## [Task directions]
Restate the entries below exactly. Images are not part of the copy.

--- START ---

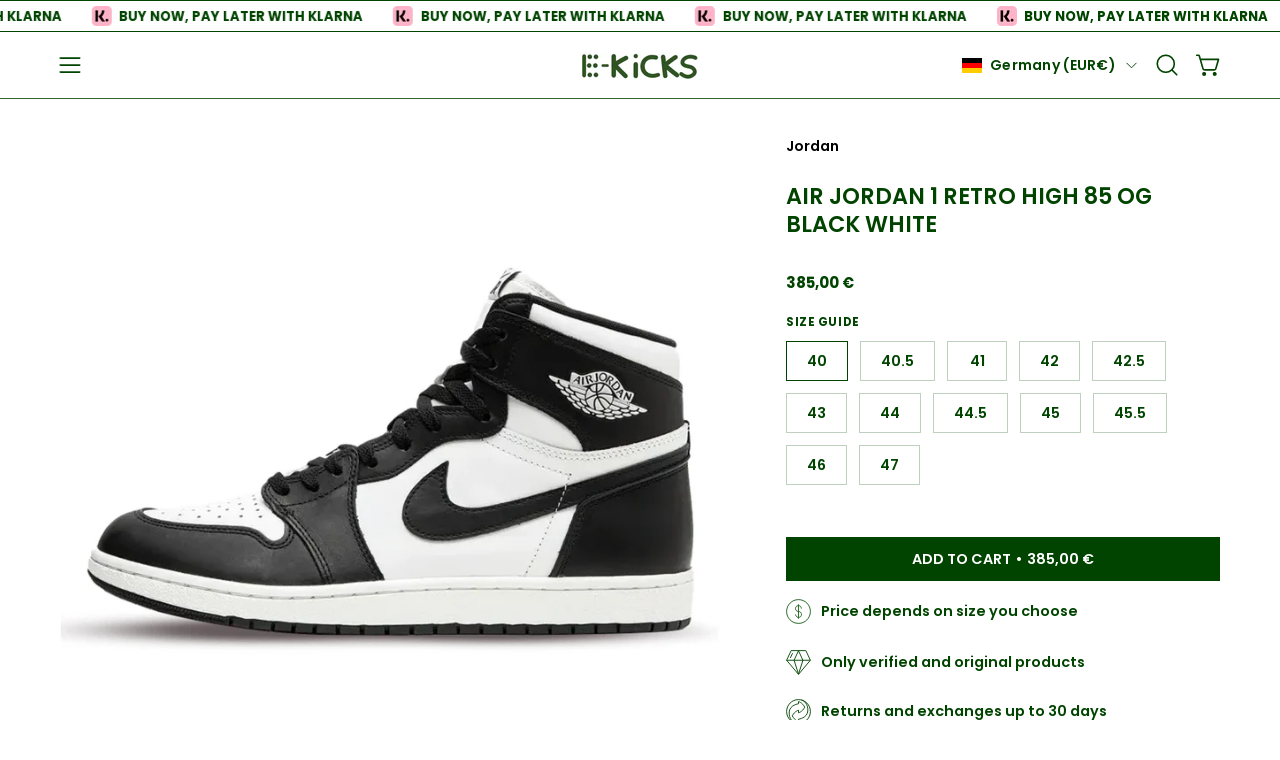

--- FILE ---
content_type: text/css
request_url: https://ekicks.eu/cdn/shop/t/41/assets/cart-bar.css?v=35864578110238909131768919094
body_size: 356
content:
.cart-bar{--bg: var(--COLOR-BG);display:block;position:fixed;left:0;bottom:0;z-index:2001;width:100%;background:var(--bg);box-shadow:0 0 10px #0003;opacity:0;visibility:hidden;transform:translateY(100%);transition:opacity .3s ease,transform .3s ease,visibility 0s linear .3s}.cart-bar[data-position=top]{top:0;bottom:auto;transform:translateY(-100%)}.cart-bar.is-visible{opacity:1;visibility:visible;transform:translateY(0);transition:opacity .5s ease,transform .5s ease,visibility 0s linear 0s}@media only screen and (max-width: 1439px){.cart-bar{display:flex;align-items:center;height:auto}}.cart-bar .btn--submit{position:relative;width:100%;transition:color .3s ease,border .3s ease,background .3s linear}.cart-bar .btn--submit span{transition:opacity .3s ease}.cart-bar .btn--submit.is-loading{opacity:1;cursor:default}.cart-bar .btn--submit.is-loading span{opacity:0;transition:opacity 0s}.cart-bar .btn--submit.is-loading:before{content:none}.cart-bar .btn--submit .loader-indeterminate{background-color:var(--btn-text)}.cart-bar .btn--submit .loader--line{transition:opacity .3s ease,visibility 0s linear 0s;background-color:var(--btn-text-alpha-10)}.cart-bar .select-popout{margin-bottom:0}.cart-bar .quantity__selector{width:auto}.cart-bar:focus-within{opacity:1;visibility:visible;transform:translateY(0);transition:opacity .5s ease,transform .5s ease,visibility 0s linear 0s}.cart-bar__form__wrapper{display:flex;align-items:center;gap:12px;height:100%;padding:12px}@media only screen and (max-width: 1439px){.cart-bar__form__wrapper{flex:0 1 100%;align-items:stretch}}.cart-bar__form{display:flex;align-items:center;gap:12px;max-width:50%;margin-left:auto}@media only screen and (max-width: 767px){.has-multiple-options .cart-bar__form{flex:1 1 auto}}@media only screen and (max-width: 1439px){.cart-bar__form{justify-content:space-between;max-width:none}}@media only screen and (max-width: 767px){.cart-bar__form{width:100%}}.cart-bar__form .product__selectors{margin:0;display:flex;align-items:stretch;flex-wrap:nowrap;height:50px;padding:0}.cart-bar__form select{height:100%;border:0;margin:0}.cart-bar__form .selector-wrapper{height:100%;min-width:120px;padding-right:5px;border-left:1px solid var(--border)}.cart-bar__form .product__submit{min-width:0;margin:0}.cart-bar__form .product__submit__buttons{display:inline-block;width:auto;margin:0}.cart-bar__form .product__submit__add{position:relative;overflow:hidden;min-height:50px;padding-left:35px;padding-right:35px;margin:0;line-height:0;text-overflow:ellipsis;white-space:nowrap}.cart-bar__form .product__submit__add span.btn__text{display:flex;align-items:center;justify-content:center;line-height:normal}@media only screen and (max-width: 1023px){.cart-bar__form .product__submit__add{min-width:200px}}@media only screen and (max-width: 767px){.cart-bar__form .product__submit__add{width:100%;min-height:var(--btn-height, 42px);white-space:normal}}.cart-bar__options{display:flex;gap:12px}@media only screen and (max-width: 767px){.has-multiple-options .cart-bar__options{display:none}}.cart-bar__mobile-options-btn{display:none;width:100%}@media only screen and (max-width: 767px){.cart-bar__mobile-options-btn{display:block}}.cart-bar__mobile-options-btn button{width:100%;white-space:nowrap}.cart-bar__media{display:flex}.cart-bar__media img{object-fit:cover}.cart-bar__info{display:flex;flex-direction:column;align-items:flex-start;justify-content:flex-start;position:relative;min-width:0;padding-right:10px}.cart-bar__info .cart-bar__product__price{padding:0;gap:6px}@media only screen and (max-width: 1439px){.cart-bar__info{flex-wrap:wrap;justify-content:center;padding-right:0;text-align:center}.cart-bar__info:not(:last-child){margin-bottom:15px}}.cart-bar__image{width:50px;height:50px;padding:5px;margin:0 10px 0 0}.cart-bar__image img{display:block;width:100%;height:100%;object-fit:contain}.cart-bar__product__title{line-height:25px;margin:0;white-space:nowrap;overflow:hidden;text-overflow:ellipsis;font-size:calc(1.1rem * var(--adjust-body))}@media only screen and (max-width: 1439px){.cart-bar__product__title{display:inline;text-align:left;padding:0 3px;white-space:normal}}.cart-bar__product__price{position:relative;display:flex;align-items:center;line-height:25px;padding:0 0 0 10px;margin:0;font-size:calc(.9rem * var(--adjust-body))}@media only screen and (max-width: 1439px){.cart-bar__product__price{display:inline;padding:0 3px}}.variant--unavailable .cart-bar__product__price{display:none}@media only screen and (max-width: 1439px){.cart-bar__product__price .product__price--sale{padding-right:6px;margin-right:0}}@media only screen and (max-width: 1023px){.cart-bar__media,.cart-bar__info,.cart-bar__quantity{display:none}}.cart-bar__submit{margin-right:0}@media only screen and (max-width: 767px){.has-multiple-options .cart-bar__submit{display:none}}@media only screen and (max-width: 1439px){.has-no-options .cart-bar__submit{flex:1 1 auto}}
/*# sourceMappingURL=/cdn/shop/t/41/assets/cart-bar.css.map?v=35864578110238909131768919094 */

--- END ---

## [Exercise result]
--- FILE ---
content_type: text/css
request_url: https://ekicks.eu/cdn/shop/t/41/assets/cart-bar.css?v=35864578110238909131768919094
body_size: 356
content:
.cart-bar{--bg: var(--COLOR-BG);display:block;position:fixed;left:0;bottom:0;z-index:2001;width:100%;background:var(--bg);box-shadow:0 0 10px #0003;opacity:0;visibility:hidden;transform:translateY(100%);transition:opacity .3s ease,transform .3s ease,visibility 0s linear .3s}.cart-bar[data-position=top]{top:0;bottom:auto;transform:translateY(-100%)}.cart-bar.is-visible{opacity:1;visibility:visible;transform:translateY(0);transition:opacity .5s ease,transform .5s ease,visibility 0s linear 0s}@media only screen and (max-width: 1439px){.cart-bar{display:flex;align-items:center;height:auto}}.cart-bar .btn--submit{position:relative;width:100%;transition:color .3s ease,border .3s ease,background .3s linear}.cart-bar .btn--submit span{transition:opacity .3s ease}.cart-bar .btn--submit.is-loading{opacity:1;cursor:default}.cart-bar .btn--submit.is-loading span{opacity:0;transition:opacity 0s}.cart-bar .btn--submit.is-loading:before{content:none}.cart-bar .btn--submit .loader-indeterminate{background-color:var(--btn-text)}.cart-bar .btn--submit .loader--line{transition:opacity .3s ease,visibility 0s linear 0s;background-color:var(--btn-text-alpha-10)}.cart-bar .select-popout{margin-bottom:0}.cart-bar .quantity__selector{width:auto}.cart-bar:focus-within{opacity:1;visibility:visible;transform:translateY(0);transition:opacity .5s ease,transform .5s ease,visibility 0s linear 0s}.cart-bar__form__wrapper{display:flex;align-items:center;gap:12px;height:100%;padding:12px}@media only screen and (max-width: 1439px){.cart-bar__form__wrapper{flex:0 1 100%;align-items:stretch}}.cart-bar__form{display:flex;align-items:center;gap:12px;max-width:50%;margin-left:auto}@media only screen and (max-width: 767px){.has-multiple-options .cart-bar__form{flex:1 1 auto}}@media only screen and (max-width: 1439px){.cart-bar__form{justify-content:space-between;max-width:none}}@media only screen and (max-width: 767px){.cart-bar__form{width:100%}}.cart-bar__form .product__selectors{margin:0;display:flex;align-items:stretch;flex-wrap:nowrap;height:50px;padding:0}.cart-bar__form select{height:100%;border:0;margin:0}.cart-bar__form .selector-wrapper{height:100%;min-width:120px;padding-right:5px;border-left:1px solid var(--border)}.cart-bar__form .product__submit{min-width:0;margin:0}.cart-bar__form .product__submit__buttons{display:inline-block;width:auto;margin:0}.cart-bar__form .product__submit__add{position:relative;overflow:hidden;min-height:50px;padding-left:35px;padding-right:35px;margin:0;line-height:0;text-overflow:ellipsis;white-space:nowrap}.cart-bar__form .product__submit__add span.btn__text{display:flex;align-items:center;justify-content:center;line-height:normal}@media only screen and (max-width: 1023px){.cart-bar__form .product__submit__add{min-width:200px}}@media only screen and (max-width: 767px){.cart-bar__form .product__submit__add{width:100%;min-height:var(--btn-height, 42px);white-space:normal}}.cart-bar__options{display:flex;gap:12px}@media only screen and (max-width: 767px){.has-multiple-options .cart-bar__options{display:none}}.cart-bar__mobile-options-btn{display:none;width:100%}@media only screen and (max-width: 767px){.cart-bar__mobile-options-btn{display:block}}.cart-bar__mobile-options-btn button{width:100%;white-space:nowrap}.cart-bar__media{display:flex}.cart-bar__media img{object-fit:cover}.cart-bar__info{display:flex;flex-direction:column;align-items:flex-start;justify-content:flex-start;position:relative;min-width:0;padding-right:10px}.cart-bar__info .cart-bar__product__price{padding:0;gap:6px}@media only screen and (max-width: 1439px){.cart-bar__info{flex-wrap:wrap;justify-content:center;padding-right:0;text-align:center}.cart-bar__info:not(:last-child){margin-bottom:15px}}.cart-bar__image{width:50px;height:50px;padding:5px;margin:0 10px 0 0}.cart-bar__image img{display:block;width:100%;height:100%;object-fit:contain}.cart-bar__product__title{line-height:25px;margin:0;white-space:nowrap;overflow:hidden;text-overflow:ellipsis;font-size:calc(1.1rem * var(--adjust-body))}@media only screen and (max-width: 1439px){.cart-bar__product__title{display:inline;text-align:left;padding:0 3px;white-space:normal}}.cart-bar__product__price{position:relative;display:flex;align-items:center;line-height:25px;padding:0 0 0 10px;margin:0;font-size:calc(.9rem * var(--adjust-body))}@media only screen and (max-width: 1439px){.cart-bar__product__price{display:inline;padding:0 3px}}.variant--unavailable .cart-bar__product__price{display:none}@media only screen and (max-width: 1439px){.cart-bar__product__price .product__price--sale{padding-right:6px;margin-right:0}}@media only screen and (max-width: 1023px){.cart-bar__media,.cart-bar__info,.cart-bar__quantity{display:none}}.cart-bar__submit{margin-right:0}@media only screen and (max-width: 767px){.has-multiple-options .cart-bar__submit{display:none}}@media only screen and (max-width: 1439px){.has-no-options .cart-bar__submit{flex:1 1 auto}}
/*# sourceMappingURL=/cdn/shop/t/41/assets/cart-bar.css.map?v=35864578110238909131768919094 */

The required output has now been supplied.